Vor einer solchen Therapie muss eine zugrunde liegende Erkrankung ausgeschlossen und gegebenenfalls behandelt werden. 

In den meisten Fällen genügen einfache Massnahmen, um den Blutdruck in Schwung zu bringen.

Wer unter Beschwerden leidet, wenn er morgens aufsteht, bei dem genügt es meist schon, sich aus der Liegeposition langsam aufzusetzen. Hilfreich sind gleichzeitig kreislaufwirksame Übungen: So können Sie bereits im Liegen oder Sitzen den venösen Rückstrom aktivieren, indem Sie die Füsse strecken und wieder zu sich heranziehen. Das aktiviert die Venenpumpe. Zwischen Liegen und Aufstehen können Sie auch eine zweiminütige Sitzphase einlegen.

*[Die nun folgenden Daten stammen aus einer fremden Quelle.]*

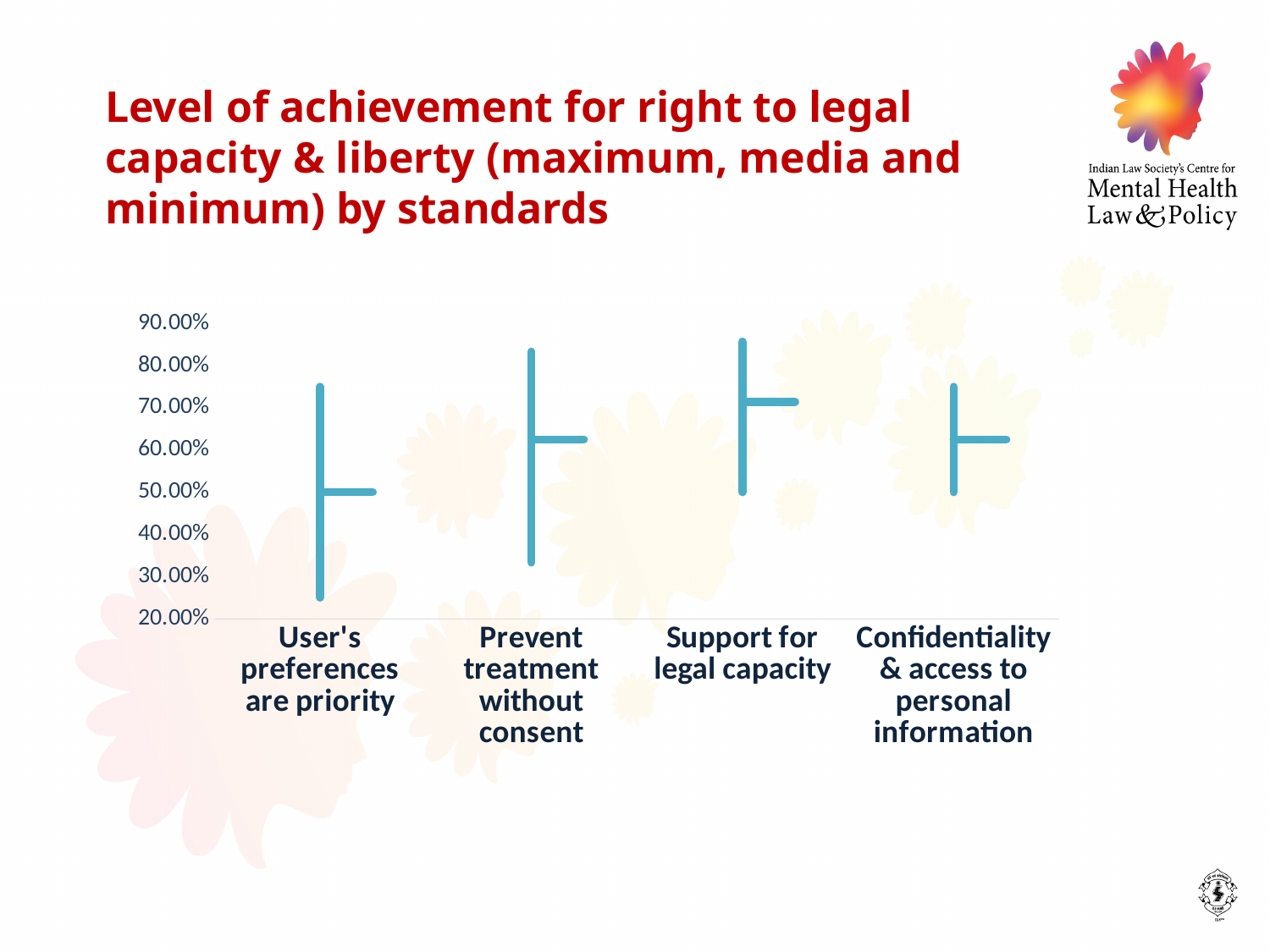
Is the median value for 'Support for legal capacity' greater or less than 60.00%? greater Is the minimum value for 'User's preferences are priority' greater or less than 30.00%? less Is the maximum value for 'Confidentiality & access to personal information' greater or less than 80.00%? less What kind of chart is shown on the slide? A high-low (range) chart showing maximum, median and minimum for each standard Which standard has the highest median value? Support for legal capacity Which has the higher median value: 'User's preferences are priority' or 'Prevent treatment without consent'? Prevent treatment without consent Which standard has the lowest minimum value? User's preferences are priority How many standards (categories) are shown on the x axis of the chart? 4 What is the lowest tick label shown on the vertical axis of the chart? 20.00%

Anschliessend hilft ein Wechsel von warmer und kalter Temperatur. Wechselwarme Duschen sind hier eine gute Möglichkeit.

Patienten mit Krampfadern sollten ihre Kompressionsstrümpfe anziehen, um das Versacken des Blutes in den Beinen zu verhindern.

Eine Tasse schwarzer Tee oder Kaffee kann ebenfalls hilfreich sein. Ausserdem ist eine ausreichende Flüssigkeitszufuhr (2 bis 3 Liter) wichtig, um die Beschwerden zu lindern.